Where does the string "Book" appear in the material? Copy each line that holds it.
Dataset excerpts section start
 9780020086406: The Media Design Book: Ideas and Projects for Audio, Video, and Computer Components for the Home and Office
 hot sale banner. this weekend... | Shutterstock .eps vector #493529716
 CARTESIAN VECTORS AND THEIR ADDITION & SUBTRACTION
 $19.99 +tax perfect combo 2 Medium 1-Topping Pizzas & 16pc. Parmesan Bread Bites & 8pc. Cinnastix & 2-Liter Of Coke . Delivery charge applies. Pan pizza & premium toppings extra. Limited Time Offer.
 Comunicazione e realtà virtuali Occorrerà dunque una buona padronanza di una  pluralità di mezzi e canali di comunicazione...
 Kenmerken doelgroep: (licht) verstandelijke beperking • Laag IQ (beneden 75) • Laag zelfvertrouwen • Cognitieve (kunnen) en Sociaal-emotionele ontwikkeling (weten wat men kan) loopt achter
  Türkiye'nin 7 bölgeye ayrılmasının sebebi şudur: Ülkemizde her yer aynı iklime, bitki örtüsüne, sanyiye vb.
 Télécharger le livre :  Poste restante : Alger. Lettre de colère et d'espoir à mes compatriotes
Dataset excerpts section end
Dataset excerpts section start
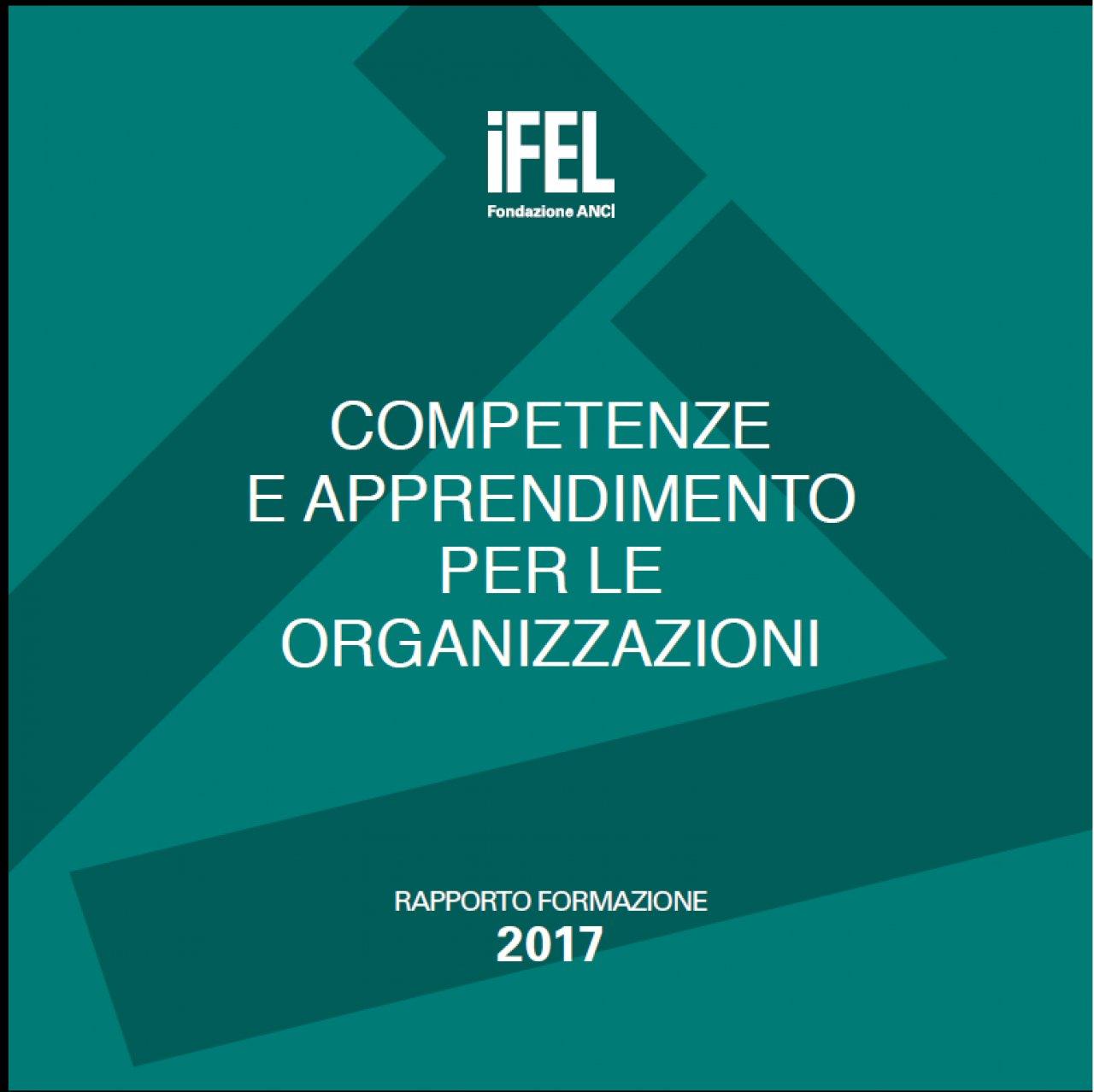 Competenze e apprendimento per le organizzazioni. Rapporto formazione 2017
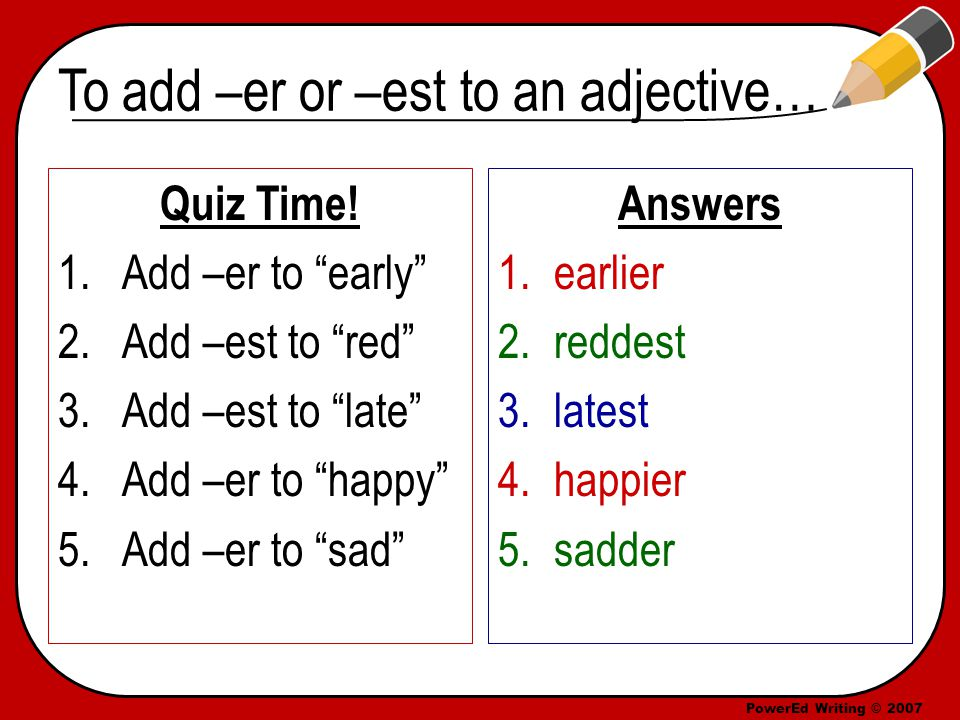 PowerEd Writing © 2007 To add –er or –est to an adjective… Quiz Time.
Dataset excerpts section end
Dataset excerpts section start
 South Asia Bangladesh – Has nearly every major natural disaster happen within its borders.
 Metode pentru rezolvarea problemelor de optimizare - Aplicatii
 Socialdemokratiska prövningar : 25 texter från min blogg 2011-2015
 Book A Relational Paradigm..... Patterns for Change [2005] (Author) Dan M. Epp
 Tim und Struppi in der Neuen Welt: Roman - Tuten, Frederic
Dataset excerpts section end
Written response:
 9780020086406: The Media Design Book: Ideas and Projects for Audio, Video, and Computer Components for the Home and Office
 Book A Relational Paradigm..... Patterns for Change [2005] (Author) Dan M. Epp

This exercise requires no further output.